[The request]: Count the lines of the material below that contain the string "instances", matching case exactly. Reply with the number alone.

[Collected data]
= = = = =
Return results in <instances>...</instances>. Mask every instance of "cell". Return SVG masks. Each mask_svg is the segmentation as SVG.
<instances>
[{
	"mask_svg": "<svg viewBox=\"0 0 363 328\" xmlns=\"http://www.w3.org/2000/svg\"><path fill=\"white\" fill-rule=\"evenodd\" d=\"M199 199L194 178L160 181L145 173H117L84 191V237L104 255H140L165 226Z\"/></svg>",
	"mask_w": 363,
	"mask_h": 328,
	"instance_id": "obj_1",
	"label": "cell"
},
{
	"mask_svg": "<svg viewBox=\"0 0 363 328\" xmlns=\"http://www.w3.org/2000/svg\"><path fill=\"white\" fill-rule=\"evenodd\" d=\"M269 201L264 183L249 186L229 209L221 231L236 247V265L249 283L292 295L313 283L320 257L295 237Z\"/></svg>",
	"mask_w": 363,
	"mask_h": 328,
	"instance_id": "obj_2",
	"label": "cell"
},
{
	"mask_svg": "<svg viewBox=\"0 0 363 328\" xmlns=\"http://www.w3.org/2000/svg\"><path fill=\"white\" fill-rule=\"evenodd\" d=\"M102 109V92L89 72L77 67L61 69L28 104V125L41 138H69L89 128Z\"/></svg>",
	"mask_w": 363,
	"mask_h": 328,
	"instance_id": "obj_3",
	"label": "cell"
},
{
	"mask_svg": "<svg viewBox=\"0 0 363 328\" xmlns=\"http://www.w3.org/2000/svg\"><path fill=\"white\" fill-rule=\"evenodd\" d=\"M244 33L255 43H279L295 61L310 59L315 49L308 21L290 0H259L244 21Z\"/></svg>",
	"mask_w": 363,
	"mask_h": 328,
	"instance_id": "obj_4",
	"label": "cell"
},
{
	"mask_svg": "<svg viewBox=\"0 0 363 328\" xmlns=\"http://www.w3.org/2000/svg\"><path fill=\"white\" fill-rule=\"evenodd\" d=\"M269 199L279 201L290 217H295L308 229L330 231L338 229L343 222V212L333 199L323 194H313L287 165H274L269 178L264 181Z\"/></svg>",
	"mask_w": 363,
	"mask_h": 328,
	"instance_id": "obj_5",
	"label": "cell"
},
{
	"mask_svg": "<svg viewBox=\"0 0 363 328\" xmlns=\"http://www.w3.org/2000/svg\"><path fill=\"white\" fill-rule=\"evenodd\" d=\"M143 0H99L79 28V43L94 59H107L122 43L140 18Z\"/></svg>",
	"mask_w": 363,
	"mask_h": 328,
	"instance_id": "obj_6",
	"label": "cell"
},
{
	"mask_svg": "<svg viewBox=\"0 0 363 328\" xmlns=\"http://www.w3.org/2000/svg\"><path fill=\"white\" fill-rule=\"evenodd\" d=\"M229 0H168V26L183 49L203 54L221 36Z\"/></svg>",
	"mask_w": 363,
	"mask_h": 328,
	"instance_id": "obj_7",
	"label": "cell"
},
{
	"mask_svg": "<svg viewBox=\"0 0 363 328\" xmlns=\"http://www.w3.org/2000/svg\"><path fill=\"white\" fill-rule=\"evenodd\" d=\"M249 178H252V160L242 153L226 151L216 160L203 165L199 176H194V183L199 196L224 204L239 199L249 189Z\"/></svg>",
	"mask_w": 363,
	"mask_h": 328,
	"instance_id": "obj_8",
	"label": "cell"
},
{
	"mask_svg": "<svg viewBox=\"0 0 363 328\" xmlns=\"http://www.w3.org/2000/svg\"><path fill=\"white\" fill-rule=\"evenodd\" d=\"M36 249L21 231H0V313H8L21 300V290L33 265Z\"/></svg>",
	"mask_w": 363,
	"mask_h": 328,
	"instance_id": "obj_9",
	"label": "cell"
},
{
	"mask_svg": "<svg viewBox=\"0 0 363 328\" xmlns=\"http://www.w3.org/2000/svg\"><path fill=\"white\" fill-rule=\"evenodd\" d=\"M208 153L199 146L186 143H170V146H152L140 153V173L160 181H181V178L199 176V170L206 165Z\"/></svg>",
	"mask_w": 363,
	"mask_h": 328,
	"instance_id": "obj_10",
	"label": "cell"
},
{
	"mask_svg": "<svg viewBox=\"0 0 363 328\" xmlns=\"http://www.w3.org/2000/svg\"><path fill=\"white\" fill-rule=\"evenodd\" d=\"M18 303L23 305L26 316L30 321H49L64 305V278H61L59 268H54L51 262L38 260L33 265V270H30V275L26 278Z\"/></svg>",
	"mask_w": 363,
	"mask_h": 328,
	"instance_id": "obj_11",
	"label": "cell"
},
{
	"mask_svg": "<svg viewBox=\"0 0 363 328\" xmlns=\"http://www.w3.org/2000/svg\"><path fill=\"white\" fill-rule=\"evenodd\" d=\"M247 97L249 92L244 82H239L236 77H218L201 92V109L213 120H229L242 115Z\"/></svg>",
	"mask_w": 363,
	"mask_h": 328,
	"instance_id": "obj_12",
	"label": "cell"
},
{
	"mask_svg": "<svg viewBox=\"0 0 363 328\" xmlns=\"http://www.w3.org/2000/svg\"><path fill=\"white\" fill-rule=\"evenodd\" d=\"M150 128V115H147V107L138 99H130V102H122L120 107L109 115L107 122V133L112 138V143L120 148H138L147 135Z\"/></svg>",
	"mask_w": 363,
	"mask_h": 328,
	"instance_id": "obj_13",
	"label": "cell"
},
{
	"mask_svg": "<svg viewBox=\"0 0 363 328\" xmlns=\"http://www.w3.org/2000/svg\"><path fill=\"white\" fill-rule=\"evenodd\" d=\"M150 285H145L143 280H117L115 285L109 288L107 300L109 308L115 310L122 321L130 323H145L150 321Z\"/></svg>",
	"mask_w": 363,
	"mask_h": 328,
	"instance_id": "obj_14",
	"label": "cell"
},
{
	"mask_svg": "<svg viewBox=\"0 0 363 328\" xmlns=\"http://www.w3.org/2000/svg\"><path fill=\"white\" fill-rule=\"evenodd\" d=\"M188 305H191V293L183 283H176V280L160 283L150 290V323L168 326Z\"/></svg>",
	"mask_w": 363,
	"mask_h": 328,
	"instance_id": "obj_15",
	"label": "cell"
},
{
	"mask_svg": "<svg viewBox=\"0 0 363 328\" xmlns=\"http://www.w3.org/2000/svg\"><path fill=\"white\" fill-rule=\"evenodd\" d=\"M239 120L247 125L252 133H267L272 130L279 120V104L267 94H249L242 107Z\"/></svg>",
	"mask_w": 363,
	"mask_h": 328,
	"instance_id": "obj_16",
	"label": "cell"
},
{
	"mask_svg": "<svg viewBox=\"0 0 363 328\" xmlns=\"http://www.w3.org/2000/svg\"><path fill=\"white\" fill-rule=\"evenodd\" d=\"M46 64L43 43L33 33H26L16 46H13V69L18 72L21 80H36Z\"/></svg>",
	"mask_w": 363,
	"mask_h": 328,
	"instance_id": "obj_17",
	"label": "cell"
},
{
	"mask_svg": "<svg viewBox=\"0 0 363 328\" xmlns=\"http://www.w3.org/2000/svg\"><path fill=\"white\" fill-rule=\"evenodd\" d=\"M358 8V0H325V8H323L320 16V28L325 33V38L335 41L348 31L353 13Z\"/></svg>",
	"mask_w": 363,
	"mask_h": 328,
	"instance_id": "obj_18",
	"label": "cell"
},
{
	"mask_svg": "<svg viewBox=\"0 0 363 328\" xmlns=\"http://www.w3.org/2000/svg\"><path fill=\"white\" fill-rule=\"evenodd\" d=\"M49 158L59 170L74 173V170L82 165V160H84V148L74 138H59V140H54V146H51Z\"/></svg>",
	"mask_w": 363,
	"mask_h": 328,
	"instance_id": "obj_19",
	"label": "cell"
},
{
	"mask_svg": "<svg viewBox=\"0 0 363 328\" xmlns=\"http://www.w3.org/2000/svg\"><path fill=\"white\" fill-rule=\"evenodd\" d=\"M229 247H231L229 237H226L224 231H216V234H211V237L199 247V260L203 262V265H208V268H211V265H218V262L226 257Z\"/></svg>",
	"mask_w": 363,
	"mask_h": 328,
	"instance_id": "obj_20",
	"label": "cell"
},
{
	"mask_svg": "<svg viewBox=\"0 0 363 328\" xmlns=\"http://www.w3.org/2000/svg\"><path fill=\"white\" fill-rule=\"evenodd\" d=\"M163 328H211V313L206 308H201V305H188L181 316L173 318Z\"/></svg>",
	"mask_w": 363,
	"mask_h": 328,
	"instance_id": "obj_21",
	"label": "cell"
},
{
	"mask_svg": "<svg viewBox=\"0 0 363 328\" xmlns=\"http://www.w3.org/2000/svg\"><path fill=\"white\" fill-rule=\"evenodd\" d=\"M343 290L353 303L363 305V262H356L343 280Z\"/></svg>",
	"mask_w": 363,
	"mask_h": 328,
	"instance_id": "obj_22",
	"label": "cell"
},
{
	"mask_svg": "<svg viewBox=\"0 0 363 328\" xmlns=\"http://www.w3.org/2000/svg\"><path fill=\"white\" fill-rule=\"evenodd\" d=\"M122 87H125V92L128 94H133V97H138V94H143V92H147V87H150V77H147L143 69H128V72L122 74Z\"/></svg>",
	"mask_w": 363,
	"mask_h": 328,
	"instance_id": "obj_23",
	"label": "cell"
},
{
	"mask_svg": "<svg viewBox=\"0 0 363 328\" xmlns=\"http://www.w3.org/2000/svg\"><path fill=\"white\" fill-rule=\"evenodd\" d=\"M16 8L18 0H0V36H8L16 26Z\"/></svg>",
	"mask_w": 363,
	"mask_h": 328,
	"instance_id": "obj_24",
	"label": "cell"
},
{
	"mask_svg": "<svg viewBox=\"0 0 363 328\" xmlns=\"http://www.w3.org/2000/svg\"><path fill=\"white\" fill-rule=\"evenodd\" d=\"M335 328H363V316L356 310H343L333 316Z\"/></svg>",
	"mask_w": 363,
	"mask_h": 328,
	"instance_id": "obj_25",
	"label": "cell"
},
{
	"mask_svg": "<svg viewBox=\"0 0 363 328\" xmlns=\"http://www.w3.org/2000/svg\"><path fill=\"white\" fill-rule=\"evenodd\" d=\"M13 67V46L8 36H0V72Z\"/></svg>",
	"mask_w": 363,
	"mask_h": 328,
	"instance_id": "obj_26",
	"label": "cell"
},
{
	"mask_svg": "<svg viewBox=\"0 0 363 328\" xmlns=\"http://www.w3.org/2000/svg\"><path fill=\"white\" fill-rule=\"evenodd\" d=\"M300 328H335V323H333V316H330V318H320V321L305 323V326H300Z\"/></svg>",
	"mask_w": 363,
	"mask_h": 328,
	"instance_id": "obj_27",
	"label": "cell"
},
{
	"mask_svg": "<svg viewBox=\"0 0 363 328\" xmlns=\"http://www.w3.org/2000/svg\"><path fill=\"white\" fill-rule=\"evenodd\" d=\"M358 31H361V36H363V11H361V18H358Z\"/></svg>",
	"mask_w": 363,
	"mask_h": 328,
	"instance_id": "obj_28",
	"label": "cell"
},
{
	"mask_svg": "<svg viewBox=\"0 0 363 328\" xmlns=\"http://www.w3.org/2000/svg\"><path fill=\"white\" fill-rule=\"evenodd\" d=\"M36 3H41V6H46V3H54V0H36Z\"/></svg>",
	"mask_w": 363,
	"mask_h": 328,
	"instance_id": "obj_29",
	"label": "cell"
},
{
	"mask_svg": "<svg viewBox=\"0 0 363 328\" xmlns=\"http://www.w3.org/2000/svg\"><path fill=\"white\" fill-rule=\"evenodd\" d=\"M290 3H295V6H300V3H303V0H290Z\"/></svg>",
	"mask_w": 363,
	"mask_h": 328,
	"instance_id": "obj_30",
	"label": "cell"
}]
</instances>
= = = = =
[The output]: 3